From an earnings standpoint, we had a loss from operations of [$0.7 million] for the quarter, largely attributable to increased selling costs to drive enrollments for the upcoming school year. This compares with a loss of $4.2 million in the fourth quarter last year. EBITDA for the fourth quarter was positive $3 million, compared with a negative $1.4 million last year.

During the fourth quarter, based on the determination that it was likely that the Company would have sufficient future profitability to utilize our cumulative net operating losses, we reversed the valuation allowance that we were maintaining on our deferred tax assets. The result of this was a one-time tax benefit in the fourth quarter of $17.3 million.

As a result, net income for the quarter on a GAAP basis was $17.1 million. Excluding this tax benefit, we would have had a net loss for the fourth quarter of $200,000, and a net loss per share of $0.01. Now, let me turn to the full-year results for fiscal 2008.

In aggregate, this was a stellar year for K12. For the year ended June 30, 2008, revenues increased by 61% to $226 million, compared with $141 million in fiscal 2007. This growth in revenues was driven by strong enrollment performance, as well as an increase in the percentage of enrollments associated with managed schools, to 82% up from 76.9% in the prior year.

Average enrollments for the year were 40,859, an increase of 51% over the previous year. The growth in enrollments was the result of both growth in new states and continued growth in our existing states. For the year, enrollments in states where we have been operating for more than one year grew 40% over the prior year, while new states opened in 2008 contributed 11% to the overall enrollment growth.

EBITDA for the full year more than doubled to $25.6 million, from only $12.1 million in fiscal ‘07. EBITDA margins increased from 8.6% in fiscal ‘07 to 11.3% in fiscal ‘08, a 270-basis-point improvement. Operating income increased to $13 million, up 176% compared with the prior-year operating income of $4.7 million.

As a percentage of revenues, operating margins increased by 240 basis points to 5.8% of revenues. This increase was attributable to additional leverage gained on our corporate and product development infrastructure. From a percentage-of-revenue standpoint, we gained 540 basis points on the selling and administrative line of the P&L, and 190 basis points on the product development line.

These gains were offset by a 390 basis point increase in instructional costs and services as a percentage of revenues, reflecting the higher per-student costs associated with our high school offerings, which have not yet attained scale, and also with the increase in percentage of enrollments associated with managed schools.

Net income for fiscal 2008 on a GAAP basis was $33.8 million. This figure includes a one-time tax benefit of $27 million related to the aforementioned reversal of the deferred tax-asset-valuation allowance. If you exclude that item, net income would have been [$6.8 million] for fiscal ‘08, compared with net income of $3.9 million in fiscal ‘07.
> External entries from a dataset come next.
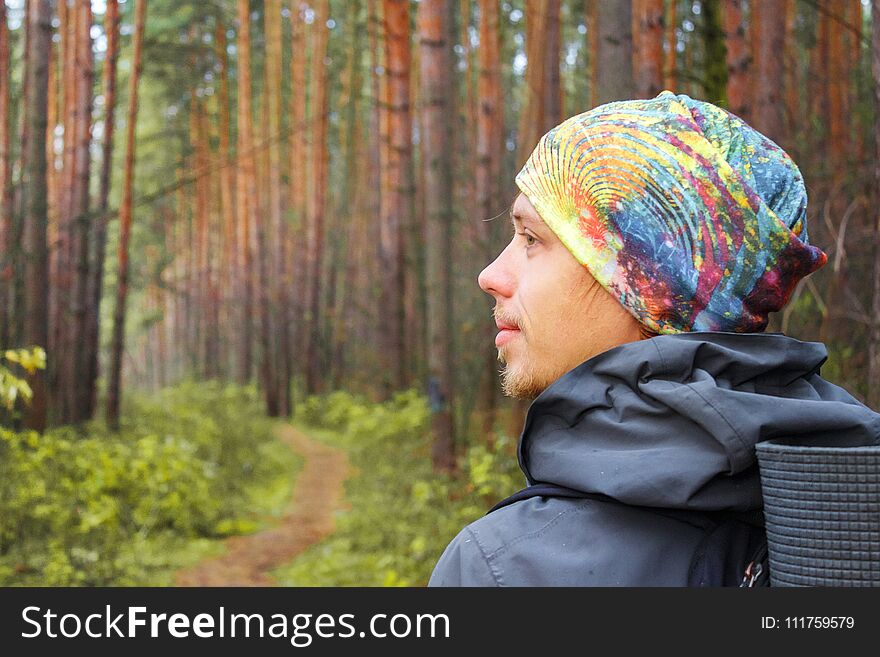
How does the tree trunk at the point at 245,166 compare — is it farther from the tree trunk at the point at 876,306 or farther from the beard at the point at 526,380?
the beard at the point at 526,380

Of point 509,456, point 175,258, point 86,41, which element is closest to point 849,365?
point 509,456

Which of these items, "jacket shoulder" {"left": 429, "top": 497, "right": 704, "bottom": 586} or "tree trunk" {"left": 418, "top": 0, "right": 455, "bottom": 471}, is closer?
"jacket shoulder" {"left": 429, "top": 497, "right": 704, "bottom": 586}

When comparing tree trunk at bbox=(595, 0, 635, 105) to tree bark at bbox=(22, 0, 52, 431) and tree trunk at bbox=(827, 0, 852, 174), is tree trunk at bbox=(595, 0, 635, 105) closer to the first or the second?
tree trunk at bbox=(827, 0, 852, 174)

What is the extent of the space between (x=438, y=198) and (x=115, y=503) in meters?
4.07

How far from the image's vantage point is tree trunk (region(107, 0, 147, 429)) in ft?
41.8

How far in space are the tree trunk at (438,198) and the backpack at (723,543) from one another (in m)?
8.30

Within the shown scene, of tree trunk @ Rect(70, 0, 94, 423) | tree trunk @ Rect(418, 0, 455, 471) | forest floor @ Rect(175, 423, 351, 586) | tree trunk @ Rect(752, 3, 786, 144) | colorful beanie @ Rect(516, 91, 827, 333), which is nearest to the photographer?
colorful beanie @ Rect(516, 91, 827, 333)

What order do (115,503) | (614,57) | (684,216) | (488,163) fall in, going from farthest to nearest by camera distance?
(488,163) < (115,503) < (614,57) < (684,216)

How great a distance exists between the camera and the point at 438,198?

Our book tax rate for the year was 46.6%, and excluding the one-time tax benefit, book taxes would have been $5.9 million. Diluted net income per share on a pro forma basis was $0.26. This assumes the conversion of preferred stock at the beginning of fiscal ‘08, and excludes the one-time tax benefit. On a GAAP basis, diluted net income per share was $1.10.

With regard to fiscal ‘09, as most of you know, we enroll the majority of our students in the first quarter of our fiscal year, the quarter which ends on September 30th. Accordingly, we will provide annual revenue and earnings guidance for fiscal year 2009 when we report on our first quarter in November.

As Ron mentioned, we expect revenues to at least exceed $300 million for the full year 2009. We also anticipate that operating margins will improve by 1% to 2% over fiscal 2008, as we balance our margin goals with the opportunity to drive additional revenues. And, again, I will provide you with a more detailed outlook in November with regard to both revenues and earnings.

And with that, I’ll turn it back over to Ron.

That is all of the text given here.